Oireachtas Joint and Select Committees

Thursday, 8 November 2018

Joint Oireachtas Committee on Social Protection

Bogus Self-Employment: Discussion

10:00 am

Photo of Bríd SmithBríd Smith (Dublin South Central, People Before Profit Alliance) | Oireachtas source

I am interested in the conclusion to the submission which referred to a need to be mindful of the labour market impact of any new measure. It was stated that a characteristic of the Irish labour market was its flexibility and that it had been argued that flexibility was a key factor supporting employment recovery and growth. That remark says a lot about the determination of the Department to capture what is bogus self-employment, understand it and get the scale of it right. There is something extraordinary about setting up a new web page that has 10,500 hits, with people spending on average three minutes on the page, and then getting a result on the scope section of just 50 calls and 30 emails. There is something wrong there. I suggest the problem is that bogus self-employment is not being captured because it creates a fear, oppression and isolation and is being used increasingly to recruit and exploit the labour of foreign workers, whether they come here through agencies or are resident and have become new members of our communities. That is particularly the case.

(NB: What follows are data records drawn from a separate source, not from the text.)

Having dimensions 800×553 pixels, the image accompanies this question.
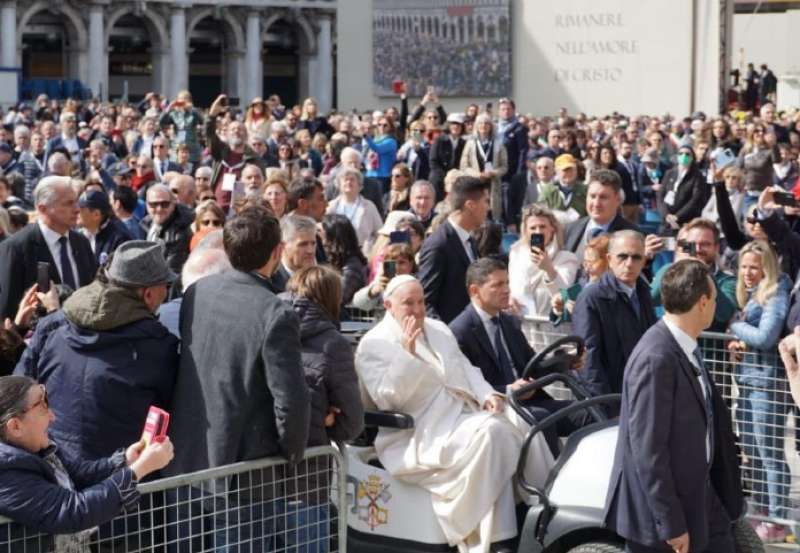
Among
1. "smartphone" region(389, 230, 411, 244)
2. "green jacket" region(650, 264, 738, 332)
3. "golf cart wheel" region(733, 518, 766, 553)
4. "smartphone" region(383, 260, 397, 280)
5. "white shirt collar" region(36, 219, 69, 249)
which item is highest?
"white shirt collar" region(36, 219, 69, 249)

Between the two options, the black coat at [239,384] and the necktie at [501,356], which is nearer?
the black coat at [239,384]

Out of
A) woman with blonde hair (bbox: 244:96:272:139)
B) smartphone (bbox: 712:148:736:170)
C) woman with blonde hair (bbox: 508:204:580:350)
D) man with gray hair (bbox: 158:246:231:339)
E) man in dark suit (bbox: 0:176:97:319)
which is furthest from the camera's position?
smartphone (bbox: 712:148:736:170)

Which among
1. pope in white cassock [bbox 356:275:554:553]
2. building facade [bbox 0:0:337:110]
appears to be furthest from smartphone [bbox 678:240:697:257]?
building facade [bbox 0:0:337:110]

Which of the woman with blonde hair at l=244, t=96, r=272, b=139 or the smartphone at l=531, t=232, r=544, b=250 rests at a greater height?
the woman with blonde hair at l=244, t=96, r=272, b=139

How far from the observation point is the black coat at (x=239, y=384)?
5684mm

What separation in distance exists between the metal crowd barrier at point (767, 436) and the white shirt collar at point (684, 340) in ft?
7.37

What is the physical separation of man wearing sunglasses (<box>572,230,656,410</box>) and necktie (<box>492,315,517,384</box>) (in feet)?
1.21

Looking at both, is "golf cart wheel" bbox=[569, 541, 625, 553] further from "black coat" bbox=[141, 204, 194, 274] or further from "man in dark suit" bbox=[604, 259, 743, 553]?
"black coat" bbox=[141, 204, 194, 274]

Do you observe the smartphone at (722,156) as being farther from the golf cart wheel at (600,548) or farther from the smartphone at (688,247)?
the golf cart wheel at (600,548)

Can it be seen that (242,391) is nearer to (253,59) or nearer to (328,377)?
(328,377)

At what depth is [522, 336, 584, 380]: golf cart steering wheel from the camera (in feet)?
24.6

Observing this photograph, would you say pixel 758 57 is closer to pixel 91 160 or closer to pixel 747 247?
pixel 91 160

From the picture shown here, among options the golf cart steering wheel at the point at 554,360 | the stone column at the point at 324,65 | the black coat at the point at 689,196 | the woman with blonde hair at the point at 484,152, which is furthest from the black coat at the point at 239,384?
the stone column at the point at 324,65

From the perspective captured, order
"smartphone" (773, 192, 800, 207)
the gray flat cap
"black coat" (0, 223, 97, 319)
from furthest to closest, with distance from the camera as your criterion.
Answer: "smartphone" (773, 192, 800, 207)
"black coat" (0, 223, 97, 319)
the gray flat cap
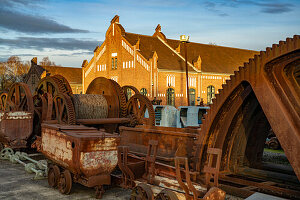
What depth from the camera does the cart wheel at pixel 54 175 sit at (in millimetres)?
7453

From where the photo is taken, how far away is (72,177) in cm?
712

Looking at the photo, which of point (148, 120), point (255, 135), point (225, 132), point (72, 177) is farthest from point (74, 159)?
point (148, 120)

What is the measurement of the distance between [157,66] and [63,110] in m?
29.1

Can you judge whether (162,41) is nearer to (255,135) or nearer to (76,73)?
(76,73)

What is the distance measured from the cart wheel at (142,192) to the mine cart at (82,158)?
922 millimetres

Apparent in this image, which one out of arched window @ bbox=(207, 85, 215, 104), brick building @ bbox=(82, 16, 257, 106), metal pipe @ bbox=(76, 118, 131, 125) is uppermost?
brick building @ bbox=(82, 16, 257, 106)

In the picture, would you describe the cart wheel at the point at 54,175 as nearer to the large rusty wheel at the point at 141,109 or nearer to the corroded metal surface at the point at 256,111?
the corroded metal surface at the point at 256,111

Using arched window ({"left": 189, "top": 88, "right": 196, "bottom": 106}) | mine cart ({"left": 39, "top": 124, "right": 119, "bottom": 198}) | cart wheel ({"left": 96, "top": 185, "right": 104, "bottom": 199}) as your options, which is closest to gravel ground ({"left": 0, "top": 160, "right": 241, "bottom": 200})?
cart wheel ({"left": 96, "top": 185, "right": 104, "bottom": 199})

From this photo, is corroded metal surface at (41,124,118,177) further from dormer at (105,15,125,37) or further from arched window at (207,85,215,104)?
arched window at (207,85,215,104)

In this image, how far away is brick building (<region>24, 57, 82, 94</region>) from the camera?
5653 centimetres

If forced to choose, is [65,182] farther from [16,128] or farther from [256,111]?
[16,128]

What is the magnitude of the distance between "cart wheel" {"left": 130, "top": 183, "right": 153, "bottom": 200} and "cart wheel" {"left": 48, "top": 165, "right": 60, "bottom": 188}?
2.14 metres

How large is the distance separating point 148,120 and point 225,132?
6.05 m

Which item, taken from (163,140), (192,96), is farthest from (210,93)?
(163,140)
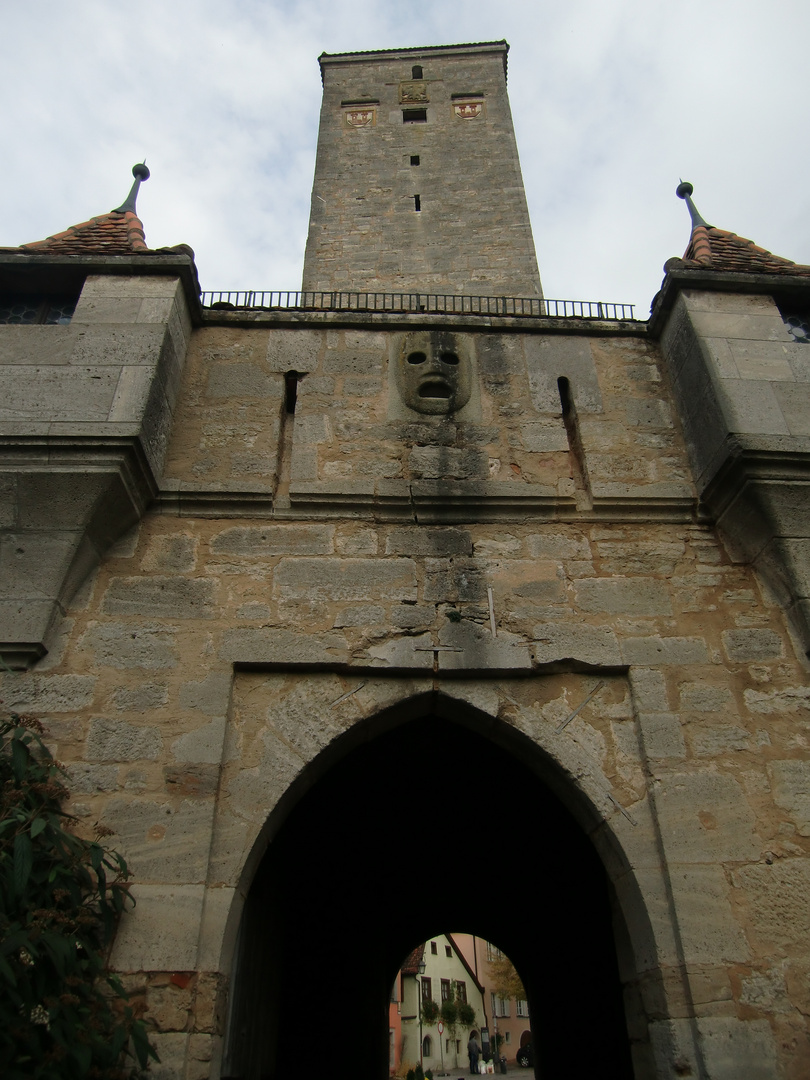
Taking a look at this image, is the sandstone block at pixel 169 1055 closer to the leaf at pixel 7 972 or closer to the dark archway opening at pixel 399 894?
the leaf at pixel 7 972

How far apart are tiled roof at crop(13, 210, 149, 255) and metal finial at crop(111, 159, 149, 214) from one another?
67 mm

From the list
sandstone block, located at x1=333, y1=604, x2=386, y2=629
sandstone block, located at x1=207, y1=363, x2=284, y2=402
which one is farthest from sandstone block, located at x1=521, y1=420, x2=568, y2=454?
sandstone block, located at x1=207, y1=363, x2=284, y2=402

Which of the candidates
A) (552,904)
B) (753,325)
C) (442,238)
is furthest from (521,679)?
(442,238)

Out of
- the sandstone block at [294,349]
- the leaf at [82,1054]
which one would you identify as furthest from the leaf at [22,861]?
the sandstone block at [294,349]

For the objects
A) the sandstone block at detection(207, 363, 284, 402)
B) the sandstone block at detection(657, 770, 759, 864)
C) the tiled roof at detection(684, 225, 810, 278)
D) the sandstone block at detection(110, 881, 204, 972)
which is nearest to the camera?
the sandstone block at detection(110, 881, 204, 972)

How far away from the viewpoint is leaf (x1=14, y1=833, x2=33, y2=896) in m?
2.37

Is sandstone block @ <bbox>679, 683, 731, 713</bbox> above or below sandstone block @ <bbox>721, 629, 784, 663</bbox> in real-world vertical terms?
below

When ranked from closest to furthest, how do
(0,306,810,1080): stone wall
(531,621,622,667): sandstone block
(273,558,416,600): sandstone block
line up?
1. (0,306,810,1080): stone wall
2. (531,621,622,667): sandstone block
3. (273,558,416,600): sandstone block

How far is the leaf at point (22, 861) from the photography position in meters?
2.37

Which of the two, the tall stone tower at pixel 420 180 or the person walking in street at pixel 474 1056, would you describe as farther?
the person walking in street at pixel 474 1056

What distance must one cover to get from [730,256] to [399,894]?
5.94m

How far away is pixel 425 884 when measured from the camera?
7.06 meters

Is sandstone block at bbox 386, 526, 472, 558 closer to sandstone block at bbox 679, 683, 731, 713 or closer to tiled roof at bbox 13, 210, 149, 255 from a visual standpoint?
sandstone block at bbox 679, 683, 731, 713

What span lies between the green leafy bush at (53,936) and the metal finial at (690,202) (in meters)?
5.11
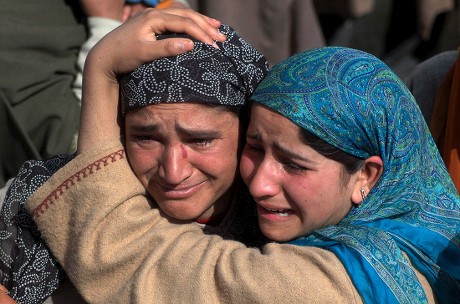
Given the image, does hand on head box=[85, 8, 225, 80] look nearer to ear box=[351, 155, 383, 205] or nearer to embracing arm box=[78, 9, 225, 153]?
embracing arm box=[78, 9, 225, 153]

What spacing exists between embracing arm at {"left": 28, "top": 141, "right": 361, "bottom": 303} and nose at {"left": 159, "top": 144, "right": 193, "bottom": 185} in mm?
142

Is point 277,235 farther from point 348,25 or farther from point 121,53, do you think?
point 348,25

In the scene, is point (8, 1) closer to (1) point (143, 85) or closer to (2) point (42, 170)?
(2) point (42, 170)

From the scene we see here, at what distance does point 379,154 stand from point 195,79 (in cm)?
64

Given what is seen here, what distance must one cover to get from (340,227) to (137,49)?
87 centimetres

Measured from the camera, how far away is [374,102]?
2766mm

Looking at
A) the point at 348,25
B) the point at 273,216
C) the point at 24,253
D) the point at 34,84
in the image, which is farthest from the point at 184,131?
the point at 348,25

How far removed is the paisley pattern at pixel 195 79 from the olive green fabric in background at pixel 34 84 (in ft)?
Answer: 4.77

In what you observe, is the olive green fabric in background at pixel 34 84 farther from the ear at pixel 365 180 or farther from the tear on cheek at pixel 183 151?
the ear at pixel 365 180

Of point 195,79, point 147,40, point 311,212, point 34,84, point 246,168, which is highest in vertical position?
point 147,40

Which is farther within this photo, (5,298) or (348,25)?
(348,25)

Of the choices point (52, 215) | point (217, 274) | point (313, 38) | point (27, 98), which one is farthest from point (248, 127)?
point (313, 38)

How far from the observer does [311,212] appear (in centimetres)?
283

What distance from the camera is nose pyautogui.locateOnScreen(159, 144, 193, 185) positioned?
113 inches
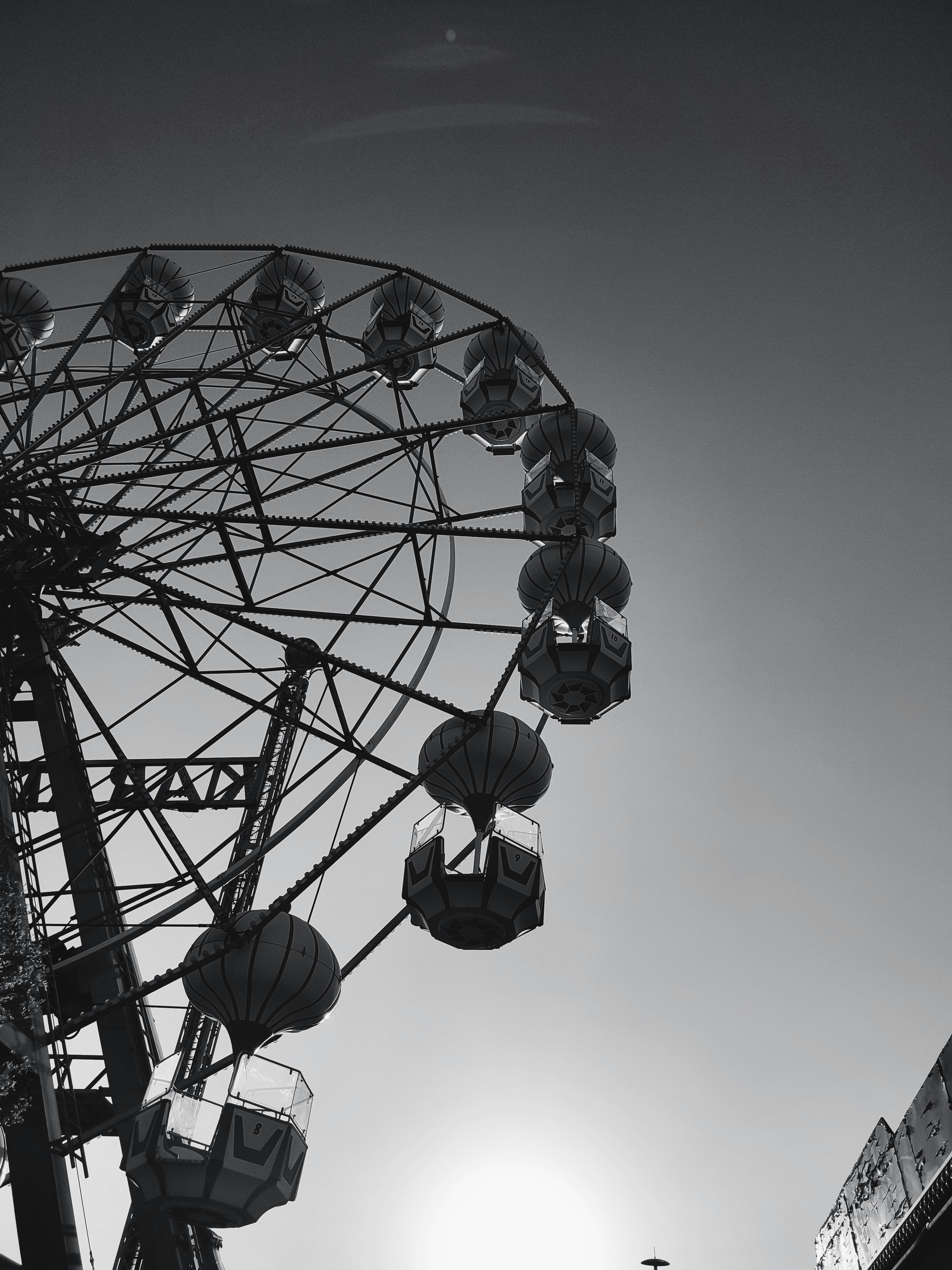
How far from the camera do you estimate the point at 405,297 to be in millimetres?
14227

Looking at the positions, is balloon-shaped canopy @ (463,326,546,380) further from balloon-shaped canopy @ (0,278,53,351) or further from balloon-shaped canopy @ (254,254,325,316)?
balloon-shaped canopy @ (0,278,53,351)

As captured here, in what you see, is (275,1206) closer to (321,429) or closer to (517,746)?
(517,746)

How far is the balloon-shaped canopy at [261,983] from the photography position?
757 cm

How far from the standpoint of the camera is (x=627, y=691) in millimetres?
10828

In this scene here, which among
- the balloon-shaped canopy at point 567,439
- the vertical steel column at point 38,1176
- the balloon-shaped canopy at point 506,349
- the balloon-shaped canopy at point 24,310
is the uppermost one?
the balloon-shaped canopy at point 24,310

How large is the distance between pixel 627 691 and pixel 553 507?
8.38ft

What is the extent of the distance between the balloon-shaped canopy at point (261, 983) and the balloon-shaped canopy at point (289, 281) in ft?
31.7

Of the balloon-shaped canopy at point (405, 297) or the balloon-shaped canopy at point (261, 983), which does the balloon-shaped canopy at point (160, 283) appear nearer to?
the balloon-shaped canopy at point (405, 297)

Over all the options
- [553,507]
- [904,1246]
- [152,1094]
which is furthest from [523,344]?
[904,1246]

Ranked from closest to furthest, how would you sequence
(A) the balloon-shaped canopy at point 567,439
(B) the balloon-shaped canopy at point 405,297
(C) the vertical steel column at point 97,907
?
(C) the vertical steel column at point 97,907 → (A) the balloon-shaped canopy at point 567,439 → (B) the balloon-shaped canopy at point 405,297

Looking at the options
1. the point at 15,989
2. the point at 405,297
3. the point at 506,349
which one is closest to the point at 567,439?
the point at 506,349

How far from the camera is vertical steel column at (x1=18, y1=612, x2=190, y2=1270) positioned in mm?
8055

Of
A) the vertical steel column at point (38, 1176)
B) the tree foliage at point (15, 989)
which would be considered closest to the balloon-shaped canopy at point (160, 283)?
the tree foliage at point (15, 989)

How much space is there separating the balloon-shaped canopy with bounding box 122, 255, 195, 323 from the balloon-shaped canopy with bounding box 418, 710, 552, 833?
7.75 m
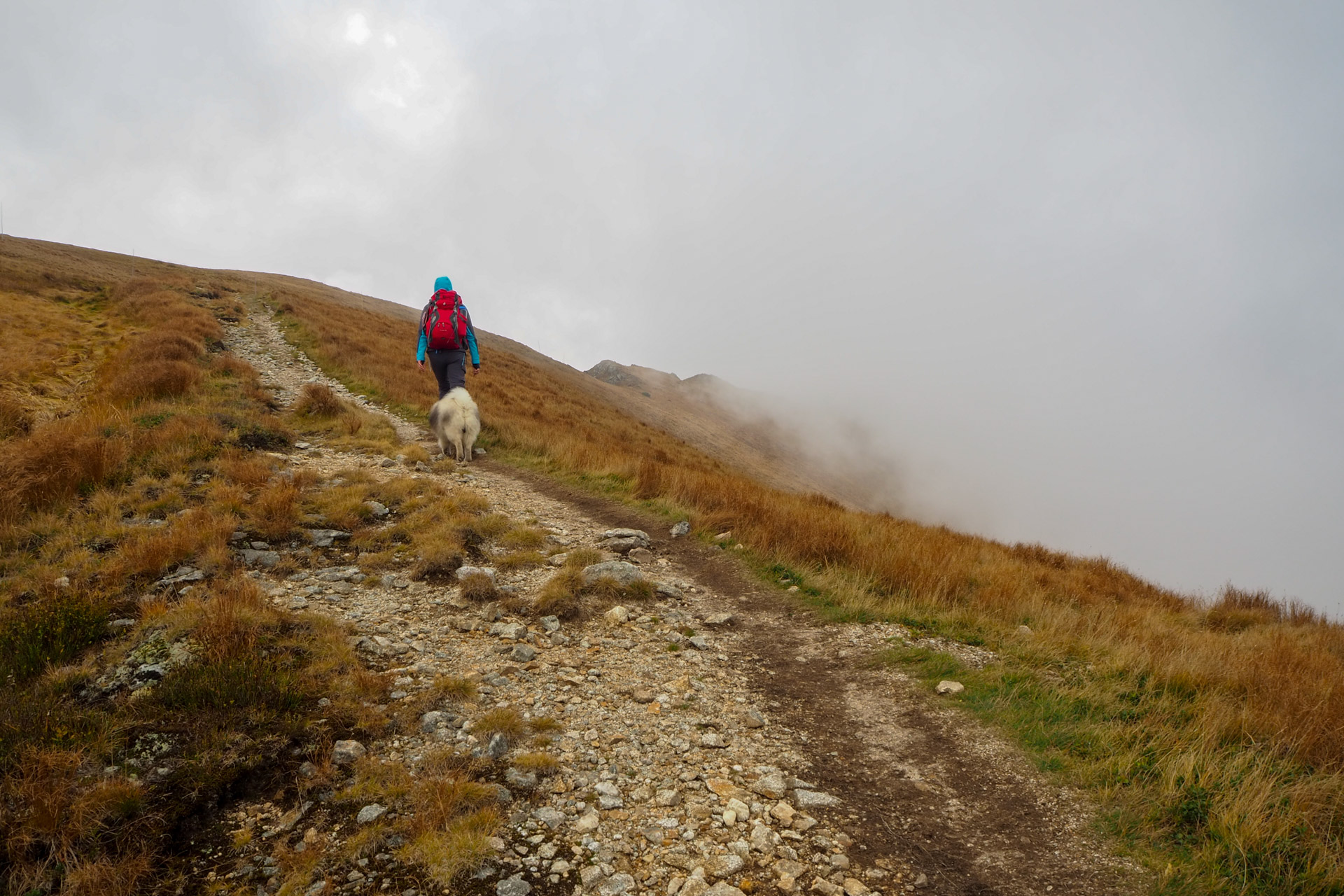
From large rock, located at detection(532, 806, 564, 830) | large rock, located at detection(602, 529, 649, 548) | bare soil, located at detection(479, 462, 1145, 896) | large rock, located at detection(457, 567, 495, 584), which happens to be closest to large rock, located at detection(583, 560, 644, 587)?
large rock, located at detection(457, 567, 495, 584)

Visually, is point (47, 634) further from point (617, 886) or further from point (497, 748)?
point (617, 886)

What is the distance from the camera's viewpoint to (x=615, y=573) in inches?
272

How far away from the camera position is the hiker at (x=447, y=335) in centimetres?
1162

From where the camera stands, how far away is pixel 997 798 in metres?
3.88

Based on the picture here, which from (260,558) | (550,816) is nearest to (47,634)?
(260,558)

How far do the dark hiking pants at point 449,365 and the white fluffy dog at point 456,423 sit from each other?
0.79 feet

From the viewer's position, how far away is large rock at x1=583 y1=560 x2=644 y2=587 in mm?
6766

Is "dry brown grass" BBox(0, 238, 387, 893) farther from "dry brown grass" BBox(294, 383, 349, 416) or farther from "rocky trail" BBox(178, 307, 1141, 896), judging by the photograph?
"dry brown grass" BBox(294, 383, 349, 416)

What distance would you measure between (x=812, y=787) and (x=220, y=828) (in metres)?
3.42

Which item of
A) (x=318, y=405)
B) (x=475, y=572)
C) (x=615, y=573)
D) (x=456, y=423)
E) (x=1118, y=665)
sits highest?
(x=456, y=423)

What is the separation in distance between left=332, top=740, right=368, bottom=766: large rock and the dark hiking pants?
9.10 m

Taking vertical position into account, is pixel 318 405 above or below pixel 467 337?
below

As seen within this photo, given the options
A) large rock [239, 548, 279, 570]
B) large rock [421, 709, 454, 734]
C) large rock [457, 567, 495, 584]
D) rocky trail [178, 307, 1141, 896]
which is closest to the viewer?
rocky trail [178, 307, 1141, 896]

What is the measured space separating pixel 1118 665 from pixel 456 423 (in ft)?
35.5
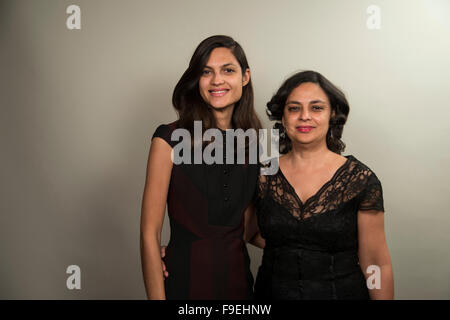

Some of us are activists in our communities and trade unions. My trade union, UNITE, has been tackling this for years and I have attended pickets on all of these publicly-financed projects, including the national children's hospital and some of the schools building projects which are now the subject of controversy in Lucan and west Dublin. There have been public housing projects where workers on site have been bogusly self-employed. Instead of being on what is alleged to be the minimum wage or the construction industry norm of approximately €13 to €15 per hour, they end up earning approximately €4 or €5 per hour through that very process of having to create and let on that they have a false company. They are then paid a chunk of money without receiving any protection or entitlement to unemployment or sickness benefit. On top of that, they have to buy their own safety equipment and certificates to cover them to work on sites. These sites are antagonistic to trade union organisation. This is rampant. Producing a document which says it cannot prove it suggests the Department is being entirely ineffective in pursuing it.

Has the Department brought a single prosecution for an instance of bogus self-employment? If so, how many has it taken? Can we pursue more? The Department's legislative procedures appear weak and its determination leaves a great deal to be desired. The Department says the best way to proceed is to identify, investigate and enforce through criminal prosecution false declarations of employment as self-employment. We need to know what results it is getting by way of prosecutions. I note that at the end of the submission, it was indicated that the officials were unable to discuss individual cases. We are going to have to discuss the construction industry, even if it is in broad terms, and the level of abuse taking place within it where State money has been provided, including for example money provided to build the national children's hospital, which is the best example I can use.

The following matter has been discussed publicly because of the industrial relations response to it. Does the Department consider that the way Ryanair employs most of its pilots to be a case of bogus self-employment? Ryanair says to an individual that he or she must set up a company and engage an accountant from one of a number of specified firms and that he or she will then be paid through that mechanism. These workers do not get PRSI or pay tax in the countries in which they work and that has led to certain Ryanair pilots being arrested in Germany and the UK by revenue officials because their taxes were being paid here. The workers benefit from the social structures in their countries of residence but they do not contribute to the PRSI system. Does the Department consider that to be bogus self-employment? If it does not, how does it define bogus self-employment? Certainly, I consider it to be bogus self-employment as do the Ryanair pilots. In fact, it has been called social dumping. The costs to the State from the construction industry have already been provided by Congress, but there is a further massive cost to the State from the airline industry and beyond. The Department lists a number of industries, but not the airline industry in which a significant offence is taking place.